Is there any difference, even if subtle, between a price move and a price movement? Dictionaries are of no help...

  • Apart from looking it up in a dictionary, what other research have you done? Commented Mar 12, 2023 at 14:12
  • Try this site: Ludwig Guru: ludwig.guru/s/price+move
    – Lambie
    Commented Mar 12, 2023 at 15:47
  • You should write a full sentence. Without context users can only make guesses, albeit good ones. You could also say a movement in the price(s) of…
    – Mari-Lou A
    Commented Mar 13, 2023 at 11:35

1 Answer 1


You said a dictionary was of no help. You might be using it incorrectly. Not every noun phrase is in the dictionary - there is no need when you can get the meaning from looking up the component words.

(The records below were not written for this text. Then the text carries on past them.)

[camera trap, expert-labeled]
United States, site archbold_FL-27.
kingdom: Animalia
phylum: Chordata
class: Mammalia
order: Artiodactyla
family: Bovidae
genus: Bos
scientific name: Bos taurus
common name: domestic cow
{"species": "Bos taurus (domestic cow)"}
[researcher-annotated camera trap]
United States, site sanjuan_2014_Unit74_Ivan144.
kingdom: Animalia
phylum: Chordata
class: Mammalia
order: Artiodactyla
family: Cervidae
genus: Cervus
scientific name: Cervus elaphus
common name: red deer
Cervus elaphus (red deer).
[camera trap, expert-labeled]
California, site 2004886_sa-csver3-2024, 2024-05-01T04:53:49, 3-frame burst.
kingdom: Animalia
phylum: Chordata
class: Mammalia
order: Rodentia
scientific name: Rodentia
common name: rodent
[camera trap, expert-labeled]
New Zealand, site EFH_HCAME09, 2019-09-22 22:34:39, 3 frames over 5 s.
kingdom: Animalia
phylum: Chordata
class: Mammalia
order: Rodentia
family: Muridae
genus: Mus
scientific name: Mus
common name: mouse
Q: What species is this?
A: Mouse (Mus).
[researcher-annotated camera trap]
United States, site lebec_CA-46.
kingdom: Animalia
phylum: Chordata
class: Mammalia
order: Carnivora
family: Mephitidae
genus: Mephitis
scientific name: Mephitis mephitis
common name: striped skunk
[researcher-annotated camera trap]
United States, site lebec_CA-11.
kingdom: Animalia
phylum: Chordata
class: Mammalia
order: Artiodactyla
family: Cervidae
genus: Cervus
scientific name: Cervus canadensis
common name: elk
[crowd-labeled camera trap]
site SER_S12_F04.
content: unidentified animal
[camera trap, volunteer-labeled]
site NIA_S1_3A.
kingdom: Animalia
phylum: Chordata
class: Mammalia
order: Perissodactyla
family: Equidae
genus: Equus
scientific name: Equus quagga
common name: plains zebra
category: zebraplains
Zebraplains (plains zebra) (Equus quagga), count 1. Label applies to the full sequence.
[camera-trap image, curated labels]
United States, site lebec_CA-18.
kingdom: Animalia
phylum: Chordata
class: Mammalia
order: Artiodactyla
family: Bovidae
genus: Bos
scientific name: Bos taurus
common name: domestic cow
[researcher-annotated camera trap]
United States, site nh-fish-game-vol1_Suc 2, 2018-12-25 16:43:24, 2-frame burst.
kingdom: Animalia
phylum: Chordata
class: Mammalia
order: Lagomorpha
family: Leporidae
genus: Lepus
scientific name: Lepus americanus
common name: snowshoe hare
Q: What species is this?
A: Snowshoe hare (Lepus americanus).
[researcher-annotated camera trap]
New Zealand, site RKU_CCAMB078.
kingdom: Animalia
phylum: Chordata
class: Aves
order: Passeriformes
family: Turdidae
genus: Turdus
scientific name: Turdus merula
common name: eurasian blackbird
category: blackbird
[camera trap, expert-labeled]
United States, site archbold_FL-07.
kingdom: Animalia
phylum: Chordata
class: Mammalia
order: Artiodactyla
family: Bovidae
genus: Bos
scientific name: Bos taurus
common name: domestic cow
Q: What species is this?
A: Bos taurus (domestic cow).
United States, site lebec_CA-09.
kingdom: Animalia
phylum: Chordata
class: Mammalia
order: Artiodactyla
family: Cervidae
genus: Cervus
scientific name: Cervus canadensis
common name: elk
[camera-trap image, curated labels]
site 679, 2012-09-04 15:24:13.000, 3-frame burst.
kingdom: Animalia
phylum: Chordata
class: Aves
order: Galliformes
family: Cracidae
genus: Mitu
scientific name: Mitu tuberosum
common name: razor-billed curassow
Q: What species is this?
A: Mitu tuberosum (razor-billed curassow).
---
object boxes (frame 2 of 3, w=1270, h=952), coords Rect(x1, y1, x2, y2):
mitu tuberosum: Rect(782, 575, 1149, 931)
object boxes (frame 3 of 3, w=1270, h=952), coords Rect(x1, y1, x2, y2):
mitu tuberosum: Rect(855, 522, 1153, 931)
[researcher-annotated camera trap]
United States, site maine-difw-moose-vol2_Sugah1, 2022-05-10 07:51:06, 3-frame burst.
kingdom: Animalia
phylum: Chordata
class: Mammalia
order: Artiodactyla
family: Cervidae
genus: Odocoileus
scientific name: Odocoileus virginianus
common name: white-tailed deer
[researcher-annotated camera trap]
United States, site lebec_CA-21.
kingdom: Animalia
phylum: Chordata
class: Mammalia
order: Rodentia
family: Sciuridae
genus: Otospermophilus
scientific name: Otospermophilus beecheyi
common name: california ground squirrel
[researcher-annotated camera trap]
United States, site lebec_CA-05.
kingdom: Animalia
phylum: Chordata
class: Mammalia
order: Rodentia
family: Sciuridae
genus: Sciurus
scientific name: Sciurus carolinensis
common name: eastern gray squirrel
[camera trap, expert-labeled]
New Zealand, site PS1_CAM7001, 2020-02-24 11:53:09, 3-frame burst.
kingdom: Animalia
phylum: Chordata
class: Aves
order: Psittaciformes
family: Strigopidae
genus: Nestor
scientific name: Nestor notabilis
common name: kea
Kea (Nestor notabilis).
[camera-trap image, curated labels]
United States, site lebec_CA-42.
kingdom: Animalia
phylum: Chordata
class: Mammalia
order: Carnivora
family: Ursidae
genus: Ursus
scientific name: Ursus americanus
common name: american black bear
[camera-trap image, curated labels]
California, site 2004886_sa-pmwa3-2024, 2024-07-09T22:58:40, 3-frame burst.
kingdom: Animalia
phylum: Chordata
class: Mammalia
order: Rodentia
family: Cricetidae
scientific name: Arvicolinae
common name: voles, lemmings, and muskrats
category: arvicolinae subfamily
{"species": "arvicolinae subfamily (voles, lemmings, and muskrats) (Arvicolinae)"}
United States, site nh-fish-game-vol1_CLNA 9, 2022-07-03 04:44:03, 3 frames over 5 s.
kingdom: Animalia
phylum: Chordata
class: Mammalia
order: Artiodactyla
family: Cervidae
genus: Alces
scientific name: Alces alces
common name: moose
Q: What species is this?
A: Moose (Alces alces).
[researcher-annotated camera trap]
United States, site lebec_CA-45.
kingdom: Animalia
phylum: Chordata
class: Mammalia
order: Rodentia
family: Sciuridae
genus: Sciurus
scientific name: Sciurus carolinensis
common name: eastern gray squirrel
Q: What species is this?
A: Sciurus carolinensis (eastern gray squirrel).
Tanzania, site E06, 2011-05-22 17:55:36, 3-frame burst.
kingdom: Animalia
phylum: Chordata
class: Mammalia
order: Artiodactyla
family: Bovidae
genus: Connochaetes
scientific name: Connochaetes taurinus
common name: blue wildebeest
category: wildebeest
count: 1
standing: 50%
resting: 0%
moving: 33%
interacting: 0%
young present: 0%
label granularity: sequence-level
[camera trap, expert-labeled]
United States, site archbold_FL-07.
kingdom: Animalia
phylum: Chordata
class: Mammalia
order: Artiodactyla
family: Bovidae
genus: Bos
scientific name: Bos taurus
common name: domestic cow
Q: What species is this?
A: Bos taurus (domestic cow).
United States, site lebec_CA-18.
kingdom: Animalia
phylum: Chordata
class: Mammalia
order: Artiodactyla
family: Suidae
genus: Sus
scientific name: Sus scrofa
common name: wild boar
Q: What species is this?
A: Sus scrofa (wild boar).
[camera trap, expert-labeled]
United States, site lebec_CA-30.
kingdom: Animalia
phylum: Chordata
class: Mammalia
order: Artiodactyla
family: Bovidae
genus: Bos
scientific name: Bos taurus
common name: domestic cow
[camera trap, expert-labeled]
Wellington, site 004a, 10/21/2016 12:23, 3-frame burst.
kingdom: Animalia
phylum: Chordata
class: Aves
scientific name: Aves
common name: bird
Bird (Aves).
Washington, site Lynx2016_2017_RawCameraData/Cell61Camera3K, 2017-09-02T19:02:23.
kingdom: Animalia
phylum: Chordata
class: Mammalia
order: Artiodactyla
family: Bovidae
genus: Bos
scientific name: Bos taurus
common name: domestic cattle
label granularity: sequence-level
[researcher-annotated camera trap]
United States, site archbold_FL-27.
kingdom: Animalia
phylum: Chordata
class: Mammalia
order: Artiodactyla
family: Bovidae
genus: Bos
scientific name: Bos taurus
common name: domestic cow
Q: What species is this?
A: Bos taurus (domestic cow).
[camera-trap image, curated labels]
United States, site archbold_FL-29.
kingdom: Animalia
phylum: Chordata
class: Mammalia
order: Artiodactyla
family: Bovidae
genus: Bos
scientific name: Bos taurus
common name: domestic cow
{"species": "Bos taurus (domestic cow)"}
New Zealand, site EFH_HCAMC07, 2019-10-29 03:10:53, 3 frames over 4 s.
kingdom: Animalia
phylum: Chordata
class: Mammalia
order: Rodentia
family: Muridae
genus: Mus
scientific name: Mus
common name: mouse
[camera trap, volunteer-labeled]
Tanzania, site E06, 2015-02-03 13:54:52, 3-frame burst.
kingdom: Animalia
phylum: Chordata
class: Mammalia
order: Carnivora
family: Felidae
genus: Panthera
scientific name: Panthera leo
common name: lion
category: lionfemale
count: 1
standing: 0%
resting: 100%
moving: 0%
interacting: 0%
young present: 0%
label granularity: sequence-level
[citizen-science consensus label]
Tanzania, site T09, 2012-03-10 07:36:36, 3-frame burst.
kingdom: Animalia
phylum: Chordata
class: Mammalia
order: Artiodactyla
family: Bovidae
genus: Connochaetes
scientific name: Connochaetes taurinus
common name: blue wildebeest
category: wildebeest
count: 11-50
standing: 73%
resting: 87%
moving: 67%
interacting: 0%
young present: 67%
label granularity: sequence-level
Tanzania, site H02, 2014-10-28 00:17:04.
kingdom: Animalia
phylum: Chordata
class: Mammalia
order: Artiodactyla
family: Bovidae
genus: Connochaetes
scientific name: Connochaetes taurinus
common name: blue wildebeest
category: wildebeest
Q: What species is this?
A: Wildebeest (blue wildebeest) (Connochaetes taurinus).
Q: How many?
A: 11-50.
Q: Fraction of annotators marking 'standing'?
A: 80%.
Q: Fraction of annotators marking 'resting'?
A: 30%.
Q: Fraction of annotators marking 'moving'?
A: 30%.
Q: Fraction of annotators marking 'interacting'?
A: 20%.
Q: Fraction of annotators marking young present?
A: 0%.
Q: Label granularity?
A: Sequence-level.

'A movement', used as a countable noun, means pretty much the same as 'a move' - that is a change of position.

But you can also use 'movement' as a non-countable noun to refer to the act or process of moving. It can refer to movement in general rather than a specific movement.

Therefore 'a price move' would be a specific change in the price of something, but 'price movement' would mean changes in price in general, or the concept of prices changing.

  • @marieclarm They could be... but I wouldn't use an article with 'price movement' unless it was just one specific move such as all the stock moved once in one direction.